Serology Several serologic tests have been developed to diagnose pythiosis in humans and animals. They are: Complement fixation, immunodiffusion, Enzyme-Linked Immunosorbent  Assay, immunoperoxidase assay, fluorescent antibodies, and western blot.

Complement fixation Complement fixation was developed in Australia .for the diagnosis of equine pythiosis. It is a sensitive test but it is not specific. This test is no longer in use in laboratories dealing with P. insidiosum.

Immunodiffusion ID This is the most popular serological test to diagnose pythiosis in humans and animals. The test is entirely specific, but it is highly sensitivity. The finding that the sera from some humans and dogs with proven pythiosis gave negative results in this test indicated that the diagnosis using ID has to be confirmed with a more sensitive test. Still, the ID test is recommended as an screen test for the putative diagnose of pythiosis in humans and animals.

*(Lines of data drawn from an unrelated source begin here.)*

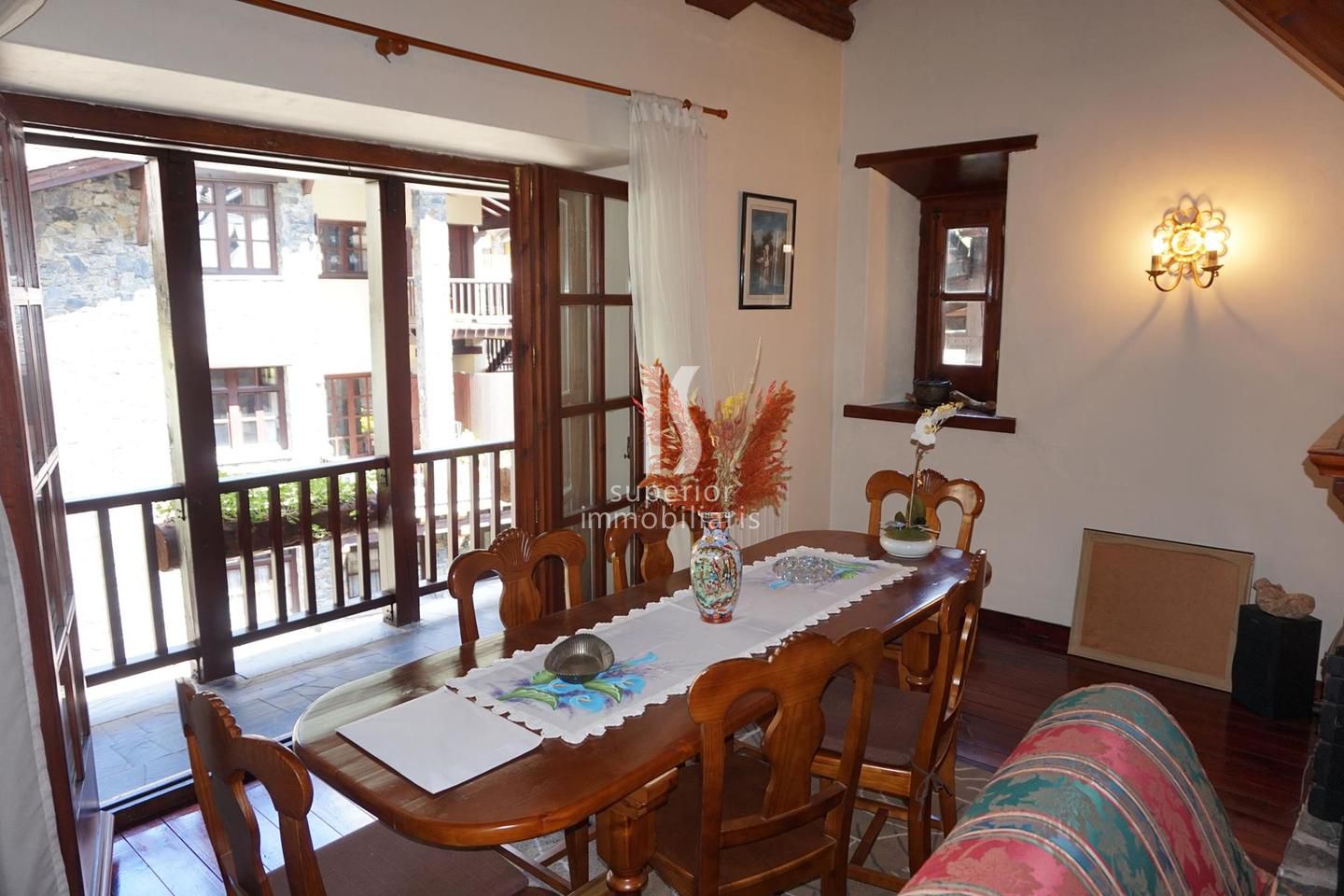 Pis en venda a Arinsal, 4 habitacions, 180 metres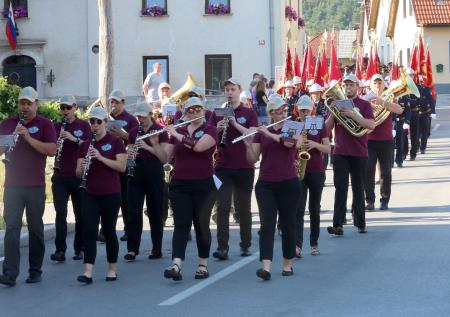 100 letnica PGD Begunje  gasilska parada 05 Foto Ljubo Vukelič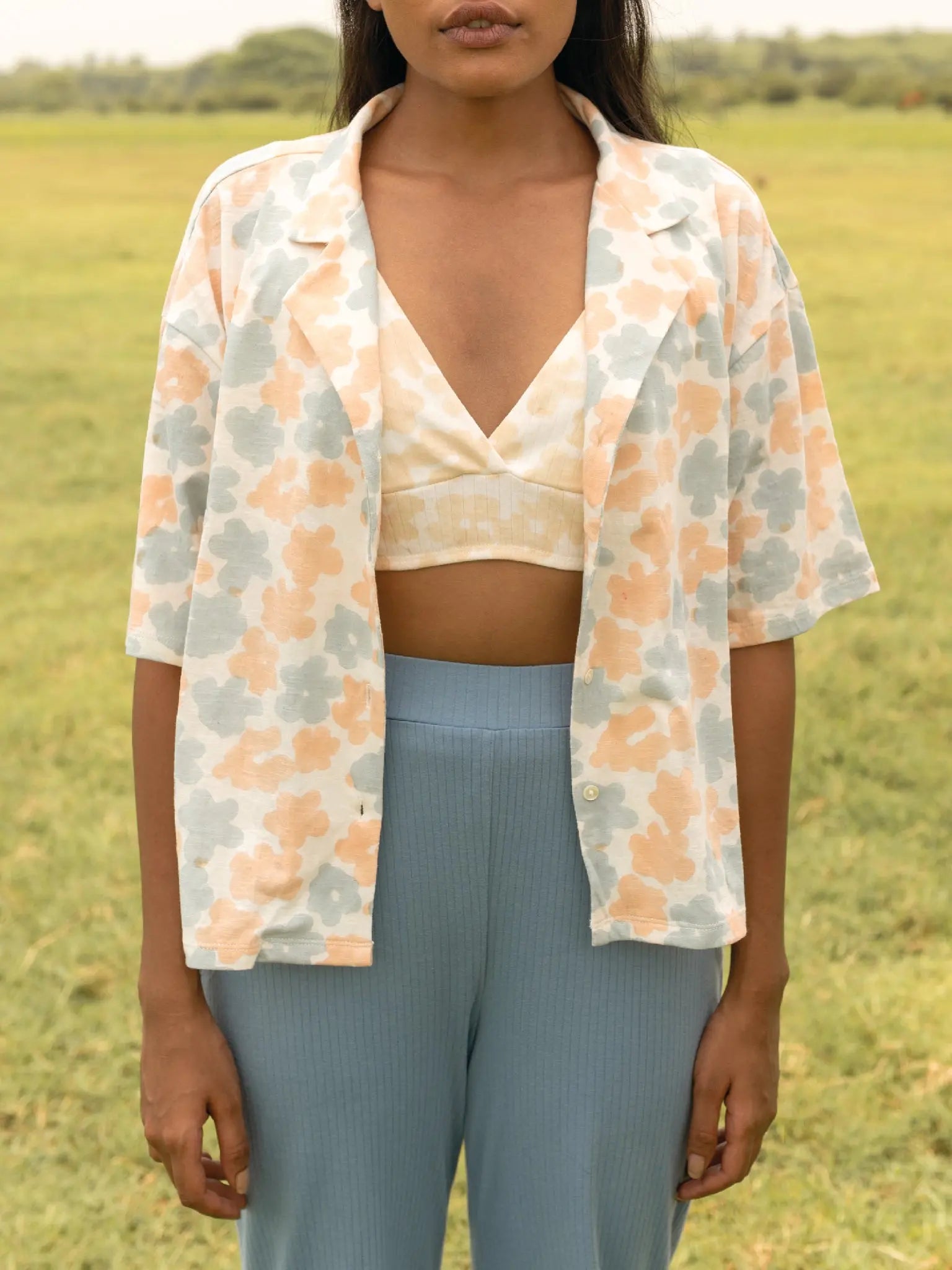 Buttercup Resort Shirt - Almond Story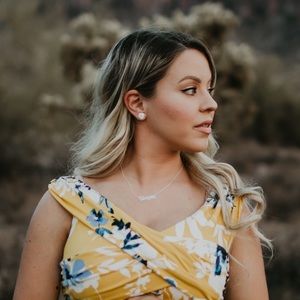 Meet your Posher, Susie 🙋🏼‍♀️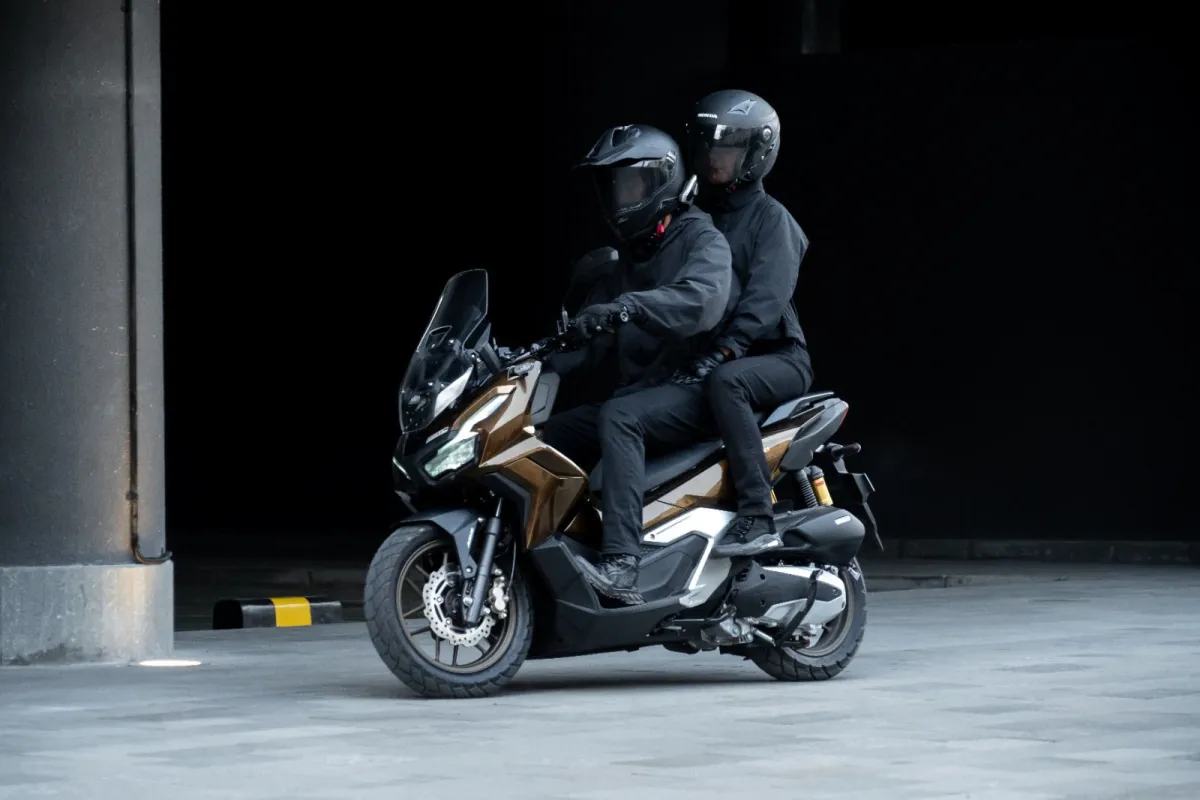 Tips Aman Berboncengan: Utamakan Keselamatan di Jalan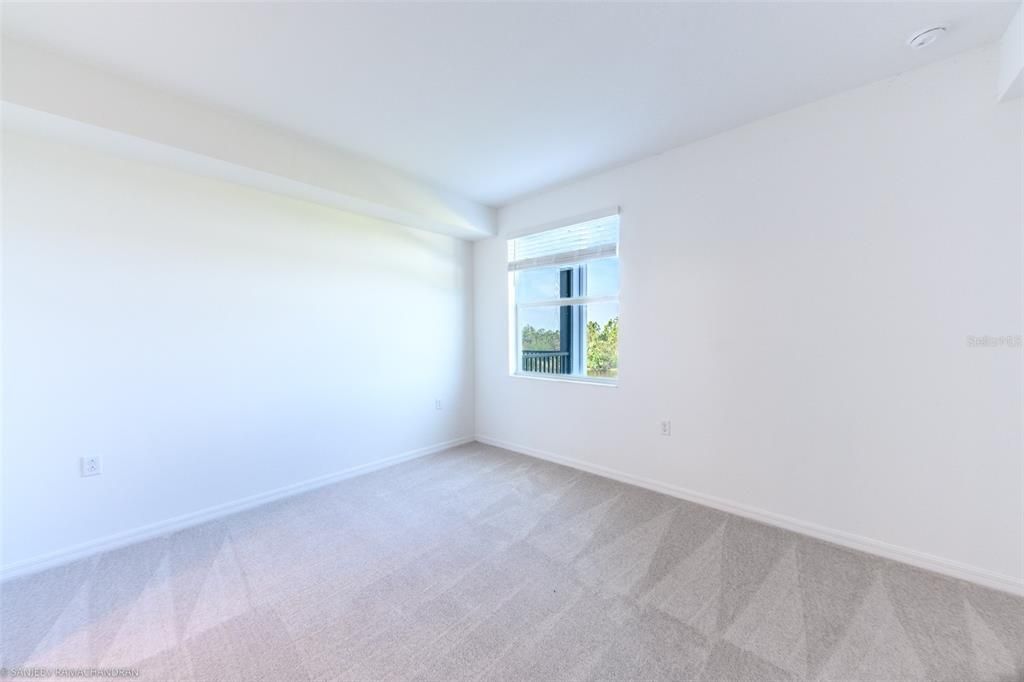 出租: $1,900 (3 贝兹, 2 浴室, 1407 平方英尺)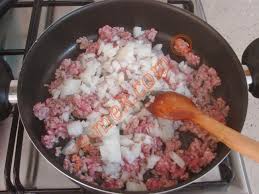 Pratik Lezzetli Citir Citir Hazir Yufkadan Kiymali Kol Boregi Yemek Yemek Tarifleri Gida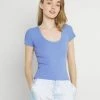 BDG Urban Outfitters SCOOP BABY TEE - Basic T-shirt - Bright Blue
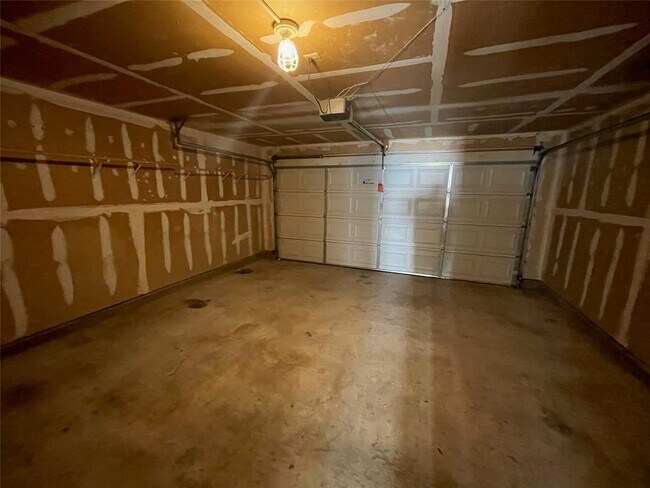 Building Photo - 3909 Danli Ln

Immunoperoxidasel assay This assay was developed to detect specifically the hyphae of P. insidiosum in the biopsied tissue from humans and animals. The technique use polyclonal antibodies against P. insidiosum and the Ag-Ab reaction is detected with a  peroxidase assay. The technique is as specific as the culture.

Enzyme-Linked Immunosorbent Assay ELISA This assay was introduced to be overcome the drawbacks of the ID test. The ELISA for P. insidiosum is specific and sensitive. This assay detected all proven cases of pythiosis in humans and dogs negative by the ID. It also showed to be helpful in detecting cases of cat, cattle, and equines with the disease. Our laboratory offers this ELISA test service to the national and international community. In addition, Pan American Veterinary Labs (www.pavlab.com, Tel: 800-856-9655) a Texan company offers ELISA, culture, fluorescent antibodies in fixed tissues, and molecular tools, such as PCR, to diagnose pythiosis.Fluorescent antibiodies This technique was developed to diagnosis pythiosis from fixed tissue samples and to identify P. insidiosum from culture. The technique specifically detected P. insidiosum hyphae and gave negative results when tested against Entomophthorales and Mucorales zygomycetes. Our laboratory offers this service to the national and international community. For details go to www.pavlab.com, Tel: 800-856-9655. 

Western blot This test have been mainly used for research purposes. It detects different antigenic proteins of P. insidiosum with sera from patients with Pythiosis. It is sensitive and specific.